Anybody who passed the gate could have missed that there was a game inside.
They would have been only about half right.
For there was one of life's odd mysteries being enacted.
How can it be (this is the puzzle) that when two groups of trained gladiators are put up against each other in an arena with fixed dimensions and agreed rules, they sometimes make less of a spectacle than a bus queue?
Nothing-nothing against Hearts on a bumpy park gave David Hay, St Mirren's new manager, glimpses of potholes in the road ahead of him.
He watched from the stand.
Besides providing a panoramic view to his future, it meant one fewer empty seat.
Of his many qualifications for the job he chose to exercise his gift for mellifluous understatement.

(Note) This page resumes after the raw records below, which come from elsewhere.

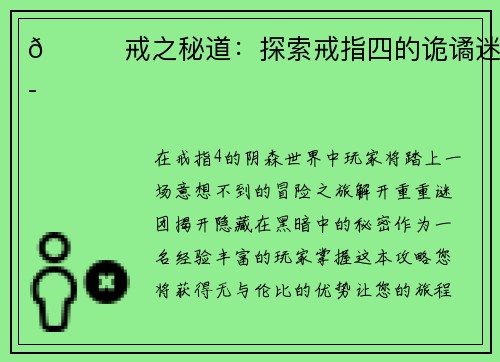 ð 戒之秘道：探索戒指四的诡谲迷

-

在戒指4的阴森世界中玩家将踏上一场意想不到的冒险之旅解开重重谜团揭开隐藏在黑暗中的秘密作为一名经验丰富的玩家掌握这本攻略您将获得无与伦比的优势让您的旅程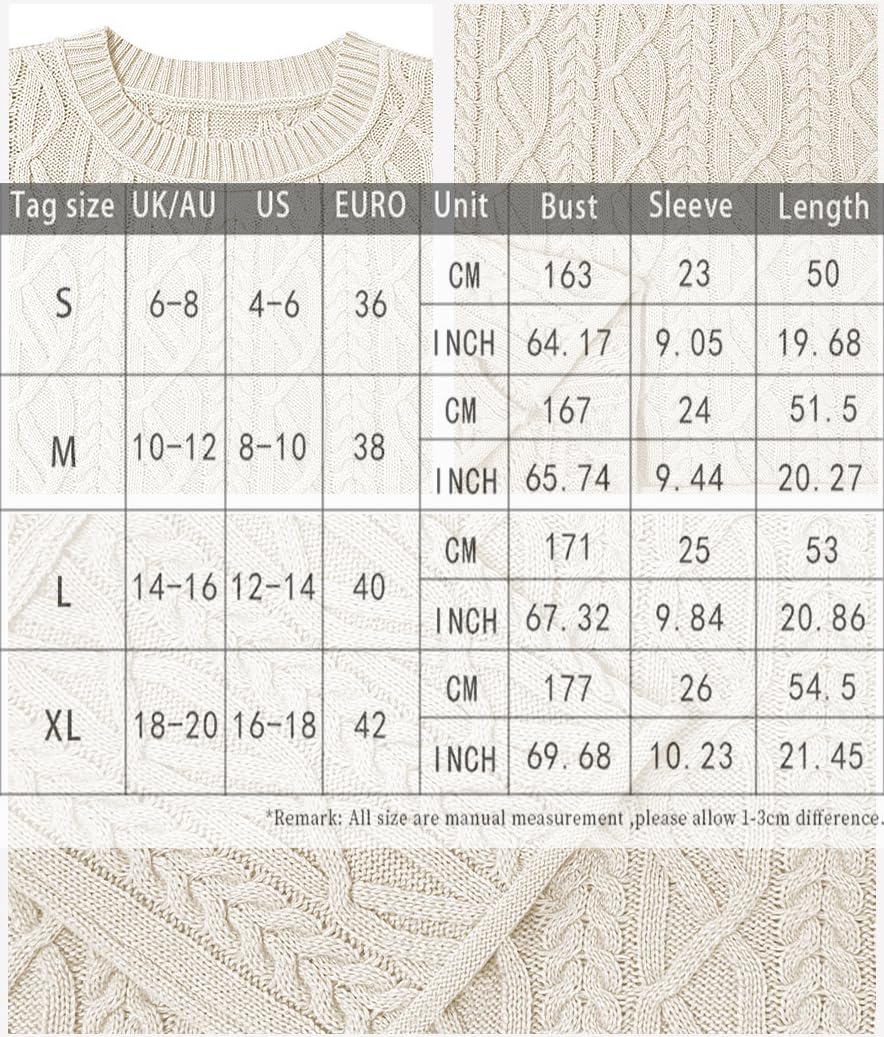 | Tag size | UK/AU | US | EURO | Unit | Bust | Sleeve | Length |
|---|---|---|---|---|---|---|---|
| S | 6-8 | 4-6 | 36 | CM | 163 | 23 | 50 |
| | | | | INCH | 64.17 | 9.05 | 19.68 |
| M | 10-12 | 8-10 | 38 | CM | 167 | 24 | 51.5 |
| | | | | INCH | 65.74 | 9.44 | 20.27 |
| L | 14-16 | 12-14 | 40 | CM | 171 | 25 | 53 |
| | | | | INCH | 67.32 | 9.84 | 20.86 |
| XL | 18-20 | 16-18 | 42 | CM | 177 | 26 | 54.5 |
| | | | | INCH | 69.68 | 10.23 | 21.45 |

*Remark: All size are manual measurement ,please allow 1-3cm difference.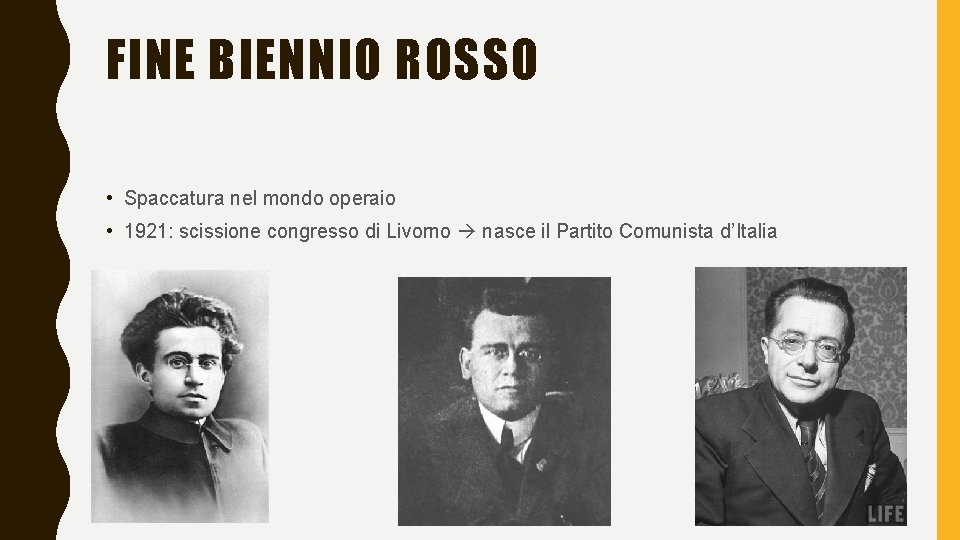 FINE BIENNIO ROSSO

• Spaccatura nel mondo operaio
• 1921: scissione congresso di Livorno → nasce il Partito Comunista d'Italia

LIFE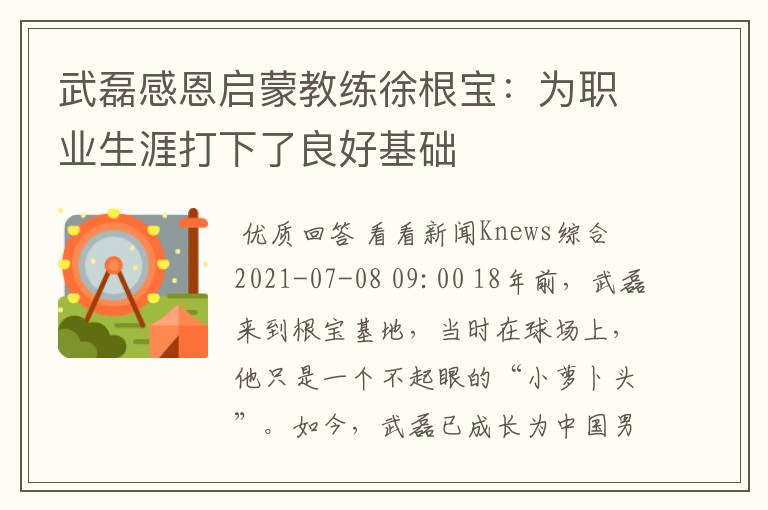 武磊感恩启蒙教练徐根宝：为职业生涯打下了良好基础

优质回答 看看新闻Knews综合 2021-07-08 09:00 18年前，武磊来到根宝基地，当时在球场上，他只是一个不起眼的“小萝卜头”。如今，武磊已成长为中国男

"It wasn't too pleasing to the eye," he said.
What ails Saints so sorely is hard to see to an unprofessional eye.
They have several skilful players and many bonnie workers.
They seem to be fast enough.
Often they pass well in intricate patterns.
One of their problems could have to do with the trouble they experience getting their artistry and their energy to come together.
On Saturday they didn't start until shortly after the interval when a finicky referee, L B Thow, ordered off Steve Archibald, formerly of Clyde and some more famous clubs, whose names have become difficult to credit.
Only then did Tomas Stickroth, Brian Martin, and Paul Lambert have some promising attempts.
Norrie McWhirter had a great game throughout tireless, vigilant, and strong.
He is one rock on which a renewed St Mirren can be built.
Hearts had two chances, or three if a high header by Craig Levein is counted.
Derek Ferguson shot the ball so gently into Campbell Money's arms he might have been passing a baby to him and John Robertson hit a post.
Both seemed as surprised by their opportunities as did everybody else.
Archibald's misdemeanours were to loiter in the area of a free kick and later to complain when some rough treatment he received from two opponents was ignored by the ref.
He has been dismissed once already this season.
St Mirren loyalists remember that occasion well.
Without Archibald then, they watched winners.